Cuidar del Rebaño con el Corazón en Alerta

Cuando Pablo se despide de los ancianos, no lo hace con palabras vacías. Su preocupación es real, profunda y urgente. Sabe que la iglesia, ese pequeño grupo de personas frágiles pero llenas de fe, enfrentará peligros de afuera y también desde adentro. Más que un llamado a la vigilancia, es una invitación a amar con firmeza, a proteger con ternura. Porque, si no hay cuidado, aparecen los falsos maestros que pueden sembrar confusión y miedo. Esta llamada no es solo para los líderes, sino para todos los que forman parte de esa comunidad: es un recordatorio para no bajar la guardia y mantener siempre viva la verdad que sostiene y edifica.

Es como cuando en una familia uno tiene que estar atento a lo que pasa, no solo por las palabras, sino por lo que el corazón dice. Así debe ser el cuidado pastoral: un equilibrio entre el amor que abraza y la firmeza que guía.
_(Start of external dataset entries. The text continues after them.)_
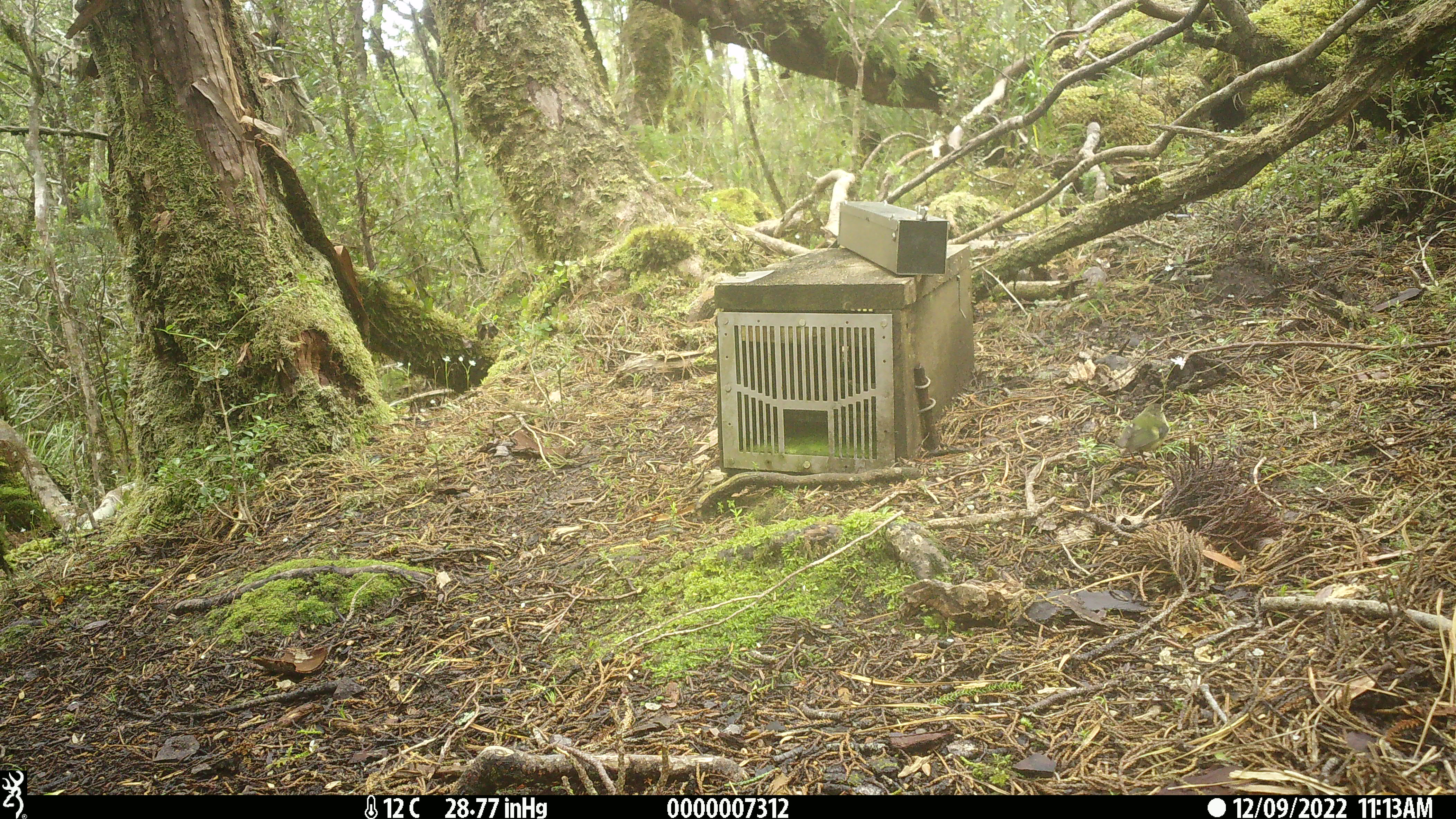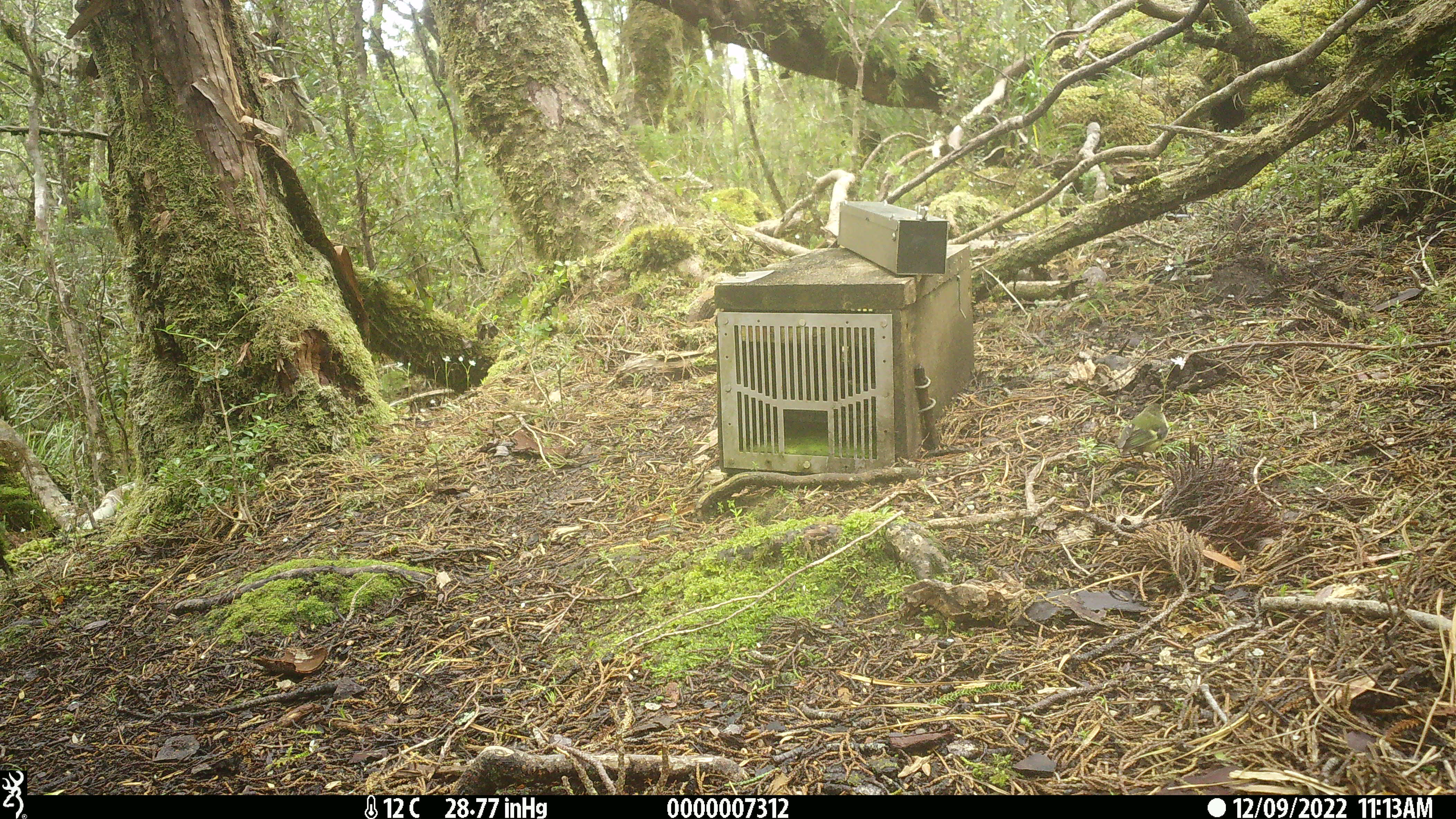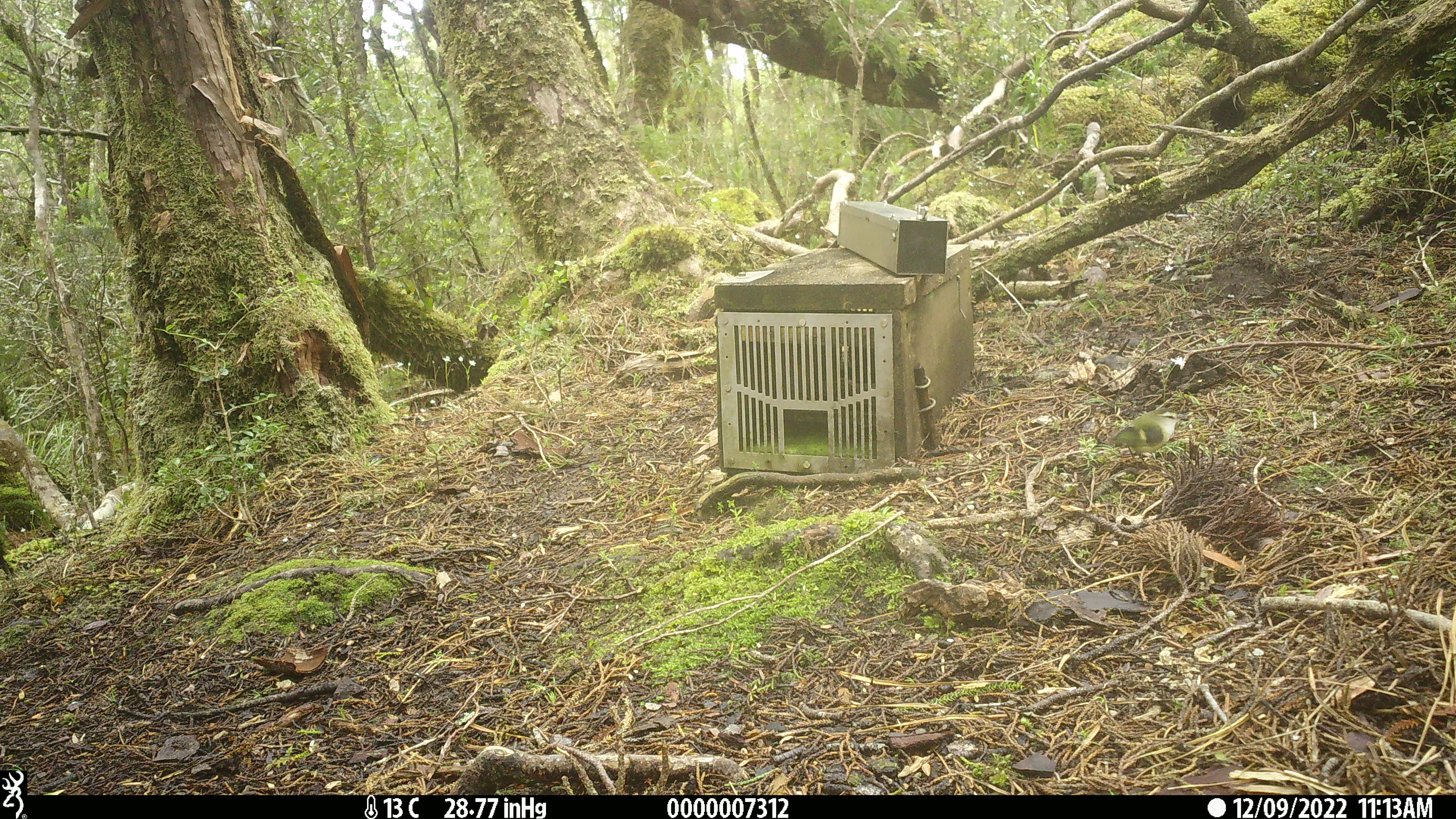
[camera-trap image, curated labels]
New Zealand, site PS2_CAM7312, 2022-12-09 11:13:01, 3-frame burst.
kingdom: Animalia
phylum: Chordata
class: Aves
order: Passeriformes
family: Acanthisittidae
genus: Acanthisitta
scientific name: Acanthisitta chloris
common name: rifleman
La Palabra que Construye y Une

Lo que Pablo nos muestra también es el poder real de la palabra, esa que no solo se escucha sino que transforma desde adentro. No es un simple consejo o una enseñanza más; es la base que sostiene la comunidad, el pegamento que mantiene unido a ese cuerpo llamado iglesia. Entregar a los ancianos a Dios y a su palabra es reconocer que solo en esa comunión y fidelidad está la fuerza para seguir adelante, sobre todo cuando los tiempos se ponen difíciles.

Un Legado que Trasciende el Tiempo

La despedida de Pablo es, en el fondo, un testimonio de lo que significa dejar una huella que no se mide en cosas materiales ni en aplausos, sino en la fidelidad hasta el final. Él sabe que no volverá a ver a sus discípulos, y eso llena sus palabras de amor, advertencias y esperanza. Es como ese maestro que, al despedirse, no solo deja lecciones, sino también un ejemplo vivo de entrega y propósito. Nos desafía a vivir con esa misma intensidad, a no aferrarnos a lo pasajero, sino a correr nuestra propia carrera con la mirada puesta en lo que realmente importa: el amor y el llamado que viene de lo más profundo del corazón.

Porque al final, lo que queda no son los logros visibles, sino la vida que tocamos y el amor que sembramos en otros.